Source passage>
========================================
Winchester Cathedral Choir is an internationally recognized professional choir based at Winchester Cathedral at Winchester in Hampshire. The choir currently consists of 18 boy choristers and 12 lay clerks and sings eight services weekly in the Cathedral. Additionally, 20 girl choristers  sing one service a week as well as concerts. Sometimes the group augments their numbers when certain musical works require a greater number of voices. The group's choristers (only boys) all attend The Pilgrims' School where they study singing, music theory, music history, and at least one instrument in addition to general academic studies. The choir regularly tours internationally, has produced numerous recordings, and appears often in television and radio broadcasts. The choir is currently directed by Andrew Lumsden, who assumed the post in 2002.

The exact year in which the chorus was founded is unknown, but it is likely that the choir was formed in the 14th century. The earliest historical document relating to the chorus dates from 1402 when a John Dyer was named as the cathedral's organist and chorus-master. A 1544 statute by Henry VIII of England decreed that the cathedral should have ten boys in the choir and a single organist.
========================================
Job 1> Translate this sentence from the Winchester Cathedral Choir passage into Spanish: "The choir is currently directed by Andrew Lumsden, who assumed the post in 2002."
Job 2> Continue the Winchester Cathedral Choir passage, starting after its last sentence.

Data section>
========================================
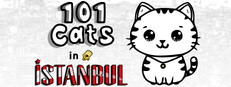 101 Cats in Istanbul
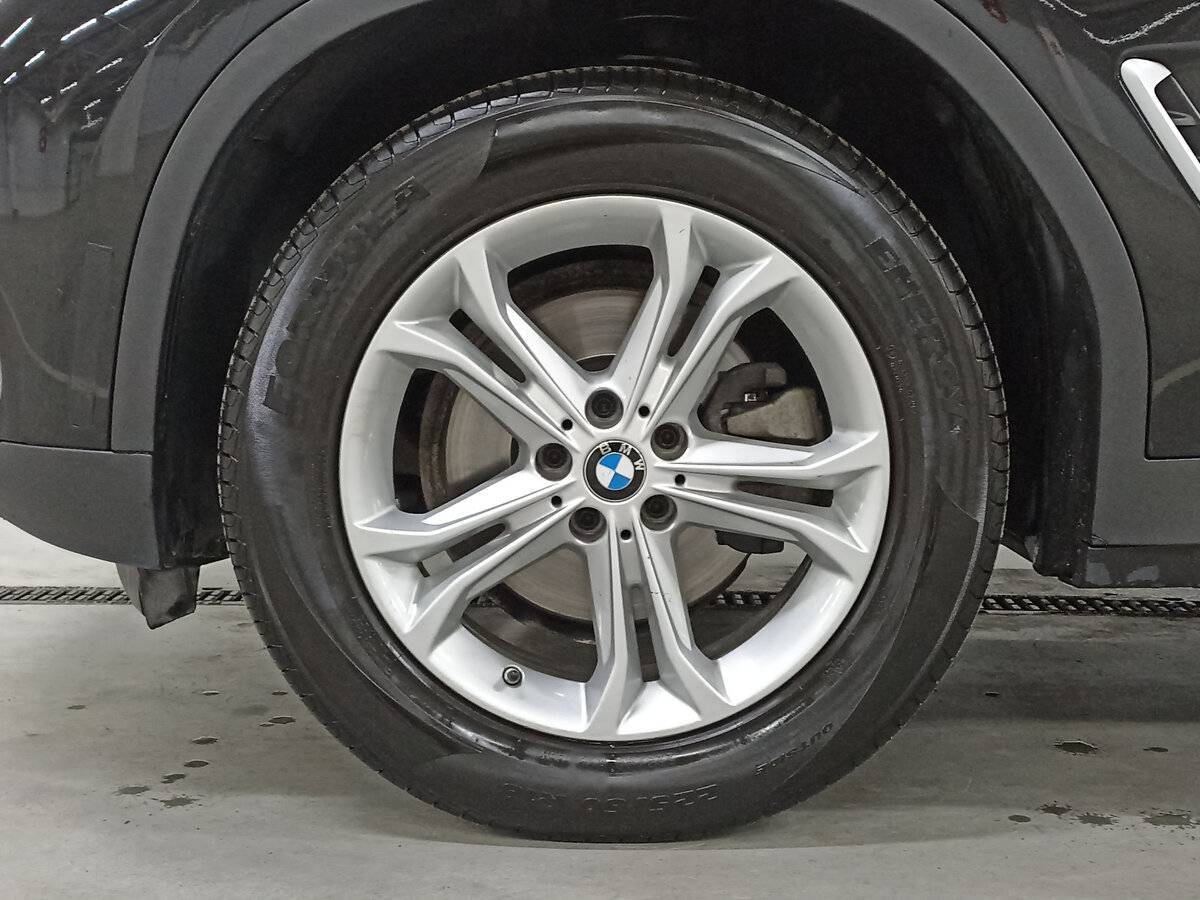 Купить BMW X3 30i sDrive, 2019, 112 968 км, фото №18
========================================
Your response 1> El coro está dirigido actualmente por Andrew Lumsden, quien asumió el cargo en 2002.

Your response 2>
There are also 20 girl choristers, who all attend local schools and sing at least one service a week during term-time. They sing with the boy choristers for most major concerts, at Easter and Christmas, and for the Southern Cathedrals Festival every summer (when they also sing with the girl choristers of Salisbury Cathedral). The girls have toured Europe on several occasions, and record CDs, both with the boy choristers and on their own. They have also appeared in many television and radio broadcasts, including singing live on BBC1 on Easter morning, and on Christmas Day. The Girls' Choir was founded in 1999 by Sarah Baldock, and is now under the joint leadership of the Director of Music, Andrew Lumsden, and the Sub-organist, Claudia Grinnell.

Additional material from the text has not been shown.